Whether trying to cajole one out of your office or running for cover after it seems a little too interested in your food we have likely all encountered the common wasp (Vespula vulgaris) more than once during this particularly wasp-heavy summer. But did you know that this is just one of 9000 species of wasp found in the UK and without a microscope you’re unlikely to ever see the vast majority of them. You might also not know that they provide us with great ecological services including pollination of both our crops and wildflowers as well as controlling insect populations which spread human and agricultural diseases.
Wasps have a poor reputation amongst humans with words such as ‘sting’ and ‘annoying’ being the most commonly used when participants in a public opinion study were asked what they thought about them.
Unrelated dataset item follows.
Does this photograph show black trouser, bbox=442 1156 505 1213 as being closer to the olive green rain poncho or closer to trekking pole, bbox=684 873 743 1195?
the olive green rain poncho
But if you do get stung this year, or indeed kill a wasp, be sure to make a quick getaway as others will likely become more aggressive once they smell their siblings venom. The study also evaluated research effort for wasps compared to bees and found the results to be equally damning. To quote the authors themselves:
“the results show that wasps are indeed universally disliked by the public and moreover are unpopular research taxa among researchers”
However, an even more fearsome reputation is awarded to hornets. Our native European hornet (Vespa crabro) is the largest species of wasp in the UK, however, is actually less aggressive than their smaller cousin, the common wasp, and provides similar ecological benefits such as pest control and pollination. A much less welcome relative is the Asian hornet (Vespa velutina); an invasive easily confusable with our native species. Asian hornets make the ecological headlines most years as sightings are reported and nests quickly destroyed. This may seem like an overreaction but Asian hornets are regular predators of many UK pollinators, including honeybees. Native to south-east Asia this hornet has spread across Europe and was reported in the UK for the first time in 2016 with sightings this year confirmed in Cornwall and Lancashire. The Centre for Ecology and Hydrology has developed an app, that forms part of the GB Non-native Species Alert System, allowing members of the public to report sightings such as these.
And in a few weeks’ time, the Big Wasp Survey will be underway for the second year in a row; encouraging citizen scientists to create wasp traps out of plastic bottles and beer, then post off the resulting catch for scientists to sort through and identify. The project attracted some criticism in its first year because of its requirement for lethal trapping but the results from last year’s survey have shown that no queens were caught in the process, meaning next year’s population levels will not have been affected by the survey effort. This was not by accident; the week window suggested by the scientists was chosen specifically to reduce the chance of queen capture. This year’s registration is full but to read the results of last year’s Big Wasp Survey, follow the link here.
This survey aims to understand more about the distribution of wasps and their response to environmental changes in the UK as well as educate the public on their ecological importance. As predators, wasps catch and kill small arthropods to feed to their young, helping to maintain lower populations of pests such as aphids and caterpillars. And whilst most people would mainly associate bees with being important pollinators in the UK, wasps also do the important job of transferring pollen whilst they search for sugar-rich nectar.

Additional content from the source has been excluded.